オシムも期待する、阿部のW杯代表入り
日曜夜の日立柏サッカー場、阿部勇樹が中盤で見せたプレーは、今シーズン私が見たなかで屈指のものだった。
ジェフのキャプテンを務める阿部は、あらゆる場所に出没した。
薩川に強烈なタックルをお見舞いしたかと思えば、その直後に前線に繰り出し、攻撃に加わっているのである。
ディフェンスで素晴らしいプレーをするストヤノフ、中盤を統率する阿部、いつも掴みどころがなくクレバーな羽生。彼らを揃えたジェフが長い時間ゲームを支配し、2−1よりもっと楽なスコアで勝ってもおかしくなかった。
試合後、私は「オシム・ショー」に出席し、いつも魅力的で、楽しい、この監督の発言を待っていた。
これまで、オシムは自分のチームの選手については控えめな論評を下す傾向があり、常に地に足をつけた堅実さ、石橋を叩いても渡らないような慎重さを好んでいた。
だから、阿部のプレーは素晴らしかった、と話を向けたとき、私はオシムに一蹴されるのを楽しみにしていたのだ!
しかし、そうはならなかった。彼は微笑みを浮かべ、次のように話した。
「阿部にはいつも満足しているよ」。
そしてさらに、もう少し努力すれば、阿部は代表チームの一員として来年ドイツに行ける、とも言ったのである。
「どんな努力ですか?」私は質問した。
「あらゆる努力だ。ランニング、タックル、シュート、あらゆる面で向上しなければならない」。
オシムによれば、ディフェンス面における阿部の力量はすでになかなかのレベルに達しており、とりわけタックル、フィジカルでの強さ、プレーの読み、ヘディングは素晴らしいが、攻撃面での成長が必要だそうだ。
「彼は、もっと危険な選手にならなければならない」とオシムは言う。
「中盤から良いタイミングで上がって行けるし、どちらの足でも20メートルあるいは25メートルのシュートが打てる。しかし、もっと努力しなければならない。今後3ヶ月で、あらゆることを10パーセント向上させなければならない」。

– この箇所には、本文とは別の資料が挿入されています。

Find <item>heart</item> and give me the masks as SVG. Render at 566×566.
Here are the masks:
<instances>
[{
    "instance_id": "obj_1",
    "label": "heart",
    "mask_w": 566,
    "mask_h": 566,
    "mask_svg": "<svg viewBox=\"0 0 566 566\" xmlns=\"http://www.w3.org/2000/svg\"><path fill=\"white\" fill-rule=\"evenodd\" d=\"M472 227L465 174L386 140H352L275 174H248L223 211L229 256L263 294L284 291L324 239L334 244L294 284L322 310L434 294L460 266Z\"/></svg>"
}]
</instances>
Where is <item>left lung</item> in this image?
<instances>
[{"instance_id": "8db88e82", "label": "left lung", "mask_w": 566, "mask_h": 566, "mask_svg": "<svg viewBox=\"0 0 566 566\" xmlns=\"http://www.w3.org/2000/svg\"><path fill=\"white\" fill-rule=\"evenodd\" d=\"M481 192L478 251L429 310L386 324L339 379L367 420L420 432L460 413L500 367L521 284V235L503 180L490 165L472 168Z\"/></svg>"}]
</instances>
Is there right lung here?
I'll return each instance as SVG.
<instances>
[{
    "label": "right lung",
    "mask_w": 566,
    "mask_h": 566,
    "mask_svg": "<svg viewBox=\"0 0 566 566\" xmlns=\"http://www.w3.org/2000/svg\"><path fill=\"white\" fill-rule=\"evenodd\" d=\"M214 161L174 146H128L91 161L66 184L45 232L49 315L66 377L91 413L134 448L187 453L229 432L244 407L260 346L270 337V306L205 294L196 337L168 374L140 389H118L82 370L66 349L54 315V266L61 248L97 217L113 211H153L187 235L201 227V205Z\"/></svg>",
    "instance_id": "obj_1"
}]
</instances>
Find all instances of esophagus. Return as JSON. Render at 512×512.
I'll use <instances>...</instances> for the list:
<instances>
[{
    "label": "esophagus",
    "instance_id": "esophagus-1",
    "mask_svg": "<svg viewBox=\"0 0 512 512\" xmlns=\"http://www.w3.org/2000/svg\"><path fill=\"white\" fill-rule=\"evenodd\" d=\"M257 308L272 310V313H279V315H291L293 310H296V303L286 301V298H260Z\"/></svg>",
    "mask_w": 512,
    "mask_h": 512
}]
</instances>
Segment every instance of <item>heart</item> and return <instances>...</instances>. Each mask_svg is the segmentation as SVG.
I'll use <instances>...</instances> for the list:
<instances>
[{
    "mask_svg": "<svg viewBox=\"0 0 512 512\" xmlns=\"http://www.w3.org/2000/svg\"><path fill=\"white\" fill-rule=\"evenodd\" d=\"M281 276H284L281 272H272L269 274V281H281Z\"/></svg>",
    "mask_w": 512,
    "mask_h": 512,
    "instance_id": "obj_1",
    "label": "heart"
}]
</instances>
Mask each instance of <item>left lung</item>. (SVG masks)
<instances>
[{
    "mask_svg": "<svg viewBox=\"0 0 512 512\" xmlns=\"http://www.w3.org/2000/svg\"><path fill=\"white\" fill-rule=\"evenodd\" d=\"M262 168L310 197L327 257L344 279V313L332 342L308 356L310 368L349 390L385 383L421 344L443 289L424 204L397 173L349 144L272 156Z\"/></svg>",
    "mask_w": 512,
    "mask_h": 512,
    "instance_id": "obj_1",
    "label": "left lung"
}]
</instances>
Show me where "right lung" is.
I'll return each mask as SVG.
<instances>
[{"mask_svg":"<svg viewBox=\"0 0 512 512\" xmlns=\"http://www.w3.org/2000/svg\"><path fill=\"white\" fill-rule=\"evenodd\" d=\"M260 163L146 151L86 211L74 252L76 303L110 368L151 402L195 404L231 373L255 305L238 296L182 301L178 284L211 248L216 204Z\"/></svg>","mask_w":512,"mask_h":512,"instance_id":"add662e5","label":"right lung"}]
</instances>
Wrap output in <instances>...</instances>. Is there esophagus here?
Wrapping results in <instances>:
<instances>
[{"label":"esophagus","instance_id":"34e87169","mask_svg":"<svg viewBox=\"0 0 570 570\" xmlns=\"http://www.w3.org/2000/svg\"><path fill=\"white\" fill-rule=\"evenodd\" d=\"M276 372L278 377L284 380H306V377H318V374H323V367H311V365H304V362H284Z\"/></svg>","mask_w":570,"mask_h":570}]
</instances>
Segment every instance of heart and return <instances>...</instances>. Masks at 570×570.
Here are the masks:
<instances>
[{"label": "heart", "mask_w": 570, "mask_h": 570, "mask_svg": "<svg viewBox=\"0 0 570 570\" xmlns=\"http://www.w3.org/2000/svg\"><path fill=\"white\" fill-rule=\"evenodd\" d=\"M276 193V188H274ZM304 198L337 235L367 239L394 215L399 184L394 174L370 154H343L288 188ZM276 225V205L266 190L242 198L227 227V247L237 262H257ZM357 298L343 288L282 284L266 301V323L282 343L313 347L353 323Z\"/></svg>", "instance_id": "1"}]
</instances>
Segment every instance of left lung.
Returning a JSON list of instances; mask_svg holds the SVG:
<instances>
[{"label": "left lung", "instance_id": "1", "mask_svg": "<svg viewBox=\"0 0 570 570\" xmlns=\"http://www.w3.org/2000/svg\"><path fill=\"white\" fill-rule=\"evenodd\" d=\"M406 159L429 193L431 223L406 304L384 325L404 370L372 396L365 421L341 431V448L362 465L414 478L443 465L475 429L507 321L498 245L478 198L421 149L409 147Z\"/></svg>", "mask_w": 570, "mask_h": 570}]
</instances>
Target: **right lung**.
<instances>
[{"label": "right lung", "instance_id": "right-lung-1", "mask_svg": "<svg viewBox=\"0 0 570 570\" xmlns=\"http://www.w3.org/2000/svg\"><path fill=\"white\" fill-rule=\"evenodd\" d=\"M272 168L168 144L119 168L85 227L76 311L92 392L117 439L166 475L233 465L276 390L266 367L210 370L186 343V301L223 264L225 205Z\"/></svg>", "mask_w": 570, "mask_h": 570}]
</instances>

オシムは、小野や稲本、中田浩二、福西、遠藤、今野らが名を連ねる守備的ミッドフィールダーのポジションは競争が熾烈だということを十分理解している。しかしそれでも総合力を上げれば阿部にもチャンスはあると感じているのである。
経験豊富な監督からこのような心強い言葉を与えられた阿部は、今後数週間で何をすべきかをよく心得ているはずだ。
それに、チャンスがあるとオシムが言ったのなら、本当にチャンスはあるのである。